Work request 1: In the protein crystallization methods text, what was used to cryoprotect all the crystals before flash-cooling?
Work request 2: Carry on the protein crystallization methods text, starting after its last sentence.
Given text Block Start
Soluble HLA-B7 loaded with SPR peptide (SPRWYFYYL) and HLA-A2 loaded with LLL peptide (LLLDRLNQL) peptide were prepared by in vitro folding of E. coli inclusion bodies as described52. Correctly folded SPR–HLA-B7, LLL–HLA-A2 complexes were purified using sequential Superdex 200 (20 mM Tris-HCl (pH 8.0), 20 mM NaCl) and Mono Q columns (20 mM Tris-HCl (pH 8.0), 0–1.0 M NaCl gradient). To produce biotinylated HLA-B7 and HLA-A2, a C-terminal tag (GGGLNDIFEAQKIEWHE) was attached to the HLA-B*07:02 and HLA-A*02:01 heavy chain, respectively. Biotinylation was carried out with BirA biotin ligase (Avidity).
Crystallization and data collection
For crystallization of TCR–pMHC complexes, TCRs Q04 and CLB were mixed with SPR–HLA-B7 and TCR LLL6E was mixed with LLL–HLA-A2 in a ratio of 1:1 and concentrated to 10 mg/ml. Crystals were obtained at room temperature by vapor diffusion in hanging drops. The Q04–SPR–HLA-B7 complex crystallized in 0.1 M Tris-HCl (pH 8.5), 0.2 M calcium chloride, and 13% (w/v) PEG 3350. Crystals of the CLB–SPR–HLA-B7 complex grew in 0.1 M ammonium citrate dibasic and 20% (w/v) PEG 3350. Crystals of LLL6E–LLL–HLA-A2 were obtained in 0.2 M potassium sodium tartrate tetrahydrate and 20% (w/v) PEG 3350. Crystals of SPR–HLA-B7 grew in 0.1 HEPES (pH 7.5), 0.2 M ammonium acetate, and 24% (w/v) PEG 3350. All crystals were cryoprotected with 20% (w/v) glycerol and flash-cooled. X-ray diffraction data were collected at beamline BL19U1 and BL02U1 of the National Facility for Protein Science in Shanghai (NFPS), Shanghai Synchrotron Radiation Facility. Diffraction data were indexed, integrated, and scaled using the program XDS78. Data collection statistics are shown in Supplementary Table 2.
Given text Block End
Given data Block Start
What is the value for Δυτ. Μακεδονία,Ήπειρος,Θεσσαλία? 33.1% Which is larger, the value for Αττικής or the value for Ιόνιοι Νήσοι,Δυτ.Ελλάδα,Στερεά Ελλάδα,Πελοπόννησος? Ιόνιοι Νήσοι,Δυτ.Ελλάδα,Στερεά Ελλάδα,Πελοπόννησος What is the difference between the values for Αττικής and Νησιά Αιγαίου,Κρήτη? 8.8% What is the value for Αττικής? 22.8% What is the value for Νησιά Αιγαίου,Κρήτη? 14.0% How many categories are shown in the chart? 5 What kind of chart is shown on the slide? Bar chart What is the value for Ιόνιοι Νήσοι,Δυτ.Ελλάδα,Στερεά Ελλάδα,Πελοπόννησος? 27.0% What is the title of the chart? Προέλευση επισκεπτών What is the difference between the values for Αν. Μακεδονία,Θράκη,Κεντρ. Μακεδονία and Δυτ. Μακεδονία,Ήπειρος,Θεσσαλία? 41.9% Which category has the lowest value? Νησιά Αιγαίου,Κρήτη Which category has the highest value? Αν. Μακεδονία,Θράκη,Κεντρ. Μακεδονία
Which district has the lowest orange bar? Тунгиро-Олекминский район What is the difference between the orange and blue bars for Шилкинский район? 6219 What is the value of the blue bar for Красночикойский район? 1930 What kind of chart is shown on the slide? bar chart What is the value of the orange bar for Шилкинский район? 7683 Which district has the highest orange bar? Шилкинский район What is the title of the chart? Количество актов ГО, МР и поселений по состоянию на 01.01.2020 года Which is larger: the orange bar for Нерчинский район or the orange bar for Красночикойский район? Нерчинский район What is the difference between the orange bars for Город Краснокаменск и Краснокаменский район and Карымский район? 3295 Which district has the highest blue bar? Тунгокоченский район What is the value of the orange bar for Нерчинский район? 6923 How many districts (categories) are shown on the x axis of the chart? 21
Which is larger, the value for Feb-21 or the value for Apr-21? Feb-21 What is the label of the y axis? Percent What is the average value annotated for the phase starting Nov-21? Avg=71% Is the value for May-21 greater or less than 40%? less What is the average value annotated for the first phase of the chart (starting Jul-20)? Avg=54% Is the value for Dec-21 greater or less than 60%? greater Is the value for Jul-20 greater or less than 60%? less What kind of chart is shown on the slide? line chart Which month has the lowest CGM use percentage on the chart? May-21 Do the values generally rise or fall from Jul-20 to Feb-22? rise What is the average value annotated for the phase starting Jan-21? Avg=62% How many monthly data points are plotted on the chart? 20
Given data Block End
Answer area 1: 20% (w/v) glycerol.

Answer area 2:
Structure determination and refinement
Before structure determination and refinement, all data reductions were performed using the CCP4 software suite79. Structures were determined by molecular replacement with the program Phaser80 and refined with Phenix81. The models were further refined by manual model building with Coot82 based on 2Fo–Fc and Fo–Fc maps. SPR–HLA-B7 (7LGD)29 and AlphaFold-modeled TCR Q04 were used as search models to determine the orientation and position of the Q04–SPR–HLA-B7 complex. The orientation and position parameters of unbound SPR–HLA-B7 were obtained using the corresponding component of the CLB–SPR–HLA-B7 complex as a search model. The α chain of TCR T1D3 (6DFX)83, the β chain of TCR DN6 (4ONH)84, and SPR–HLA-B7 (7LGD)29 with the CDRs removed were used as search models for molecular replacement to determine the structure of the CLB–SPR–HLA-B7 complex. The α chain of TCR 12-6 (6VRM)52, the β chain of TCR AS8.4 (8CX4)85, and LLL–HLA-A2 (7KGQ)56 with the CDRs removed, were used as search models to determine the orientation and position of the LLL6E–LLL–HLA-A2 complex. Refinement statistics are summarized in Supplementary Table 2. Contact residues were identified with the CONTACT program79 and were defined as residues containing an atom 4.0 Å or less from a residue of the binding partner. The PyMOL program (https://pymol.org/) was used to prepare figures.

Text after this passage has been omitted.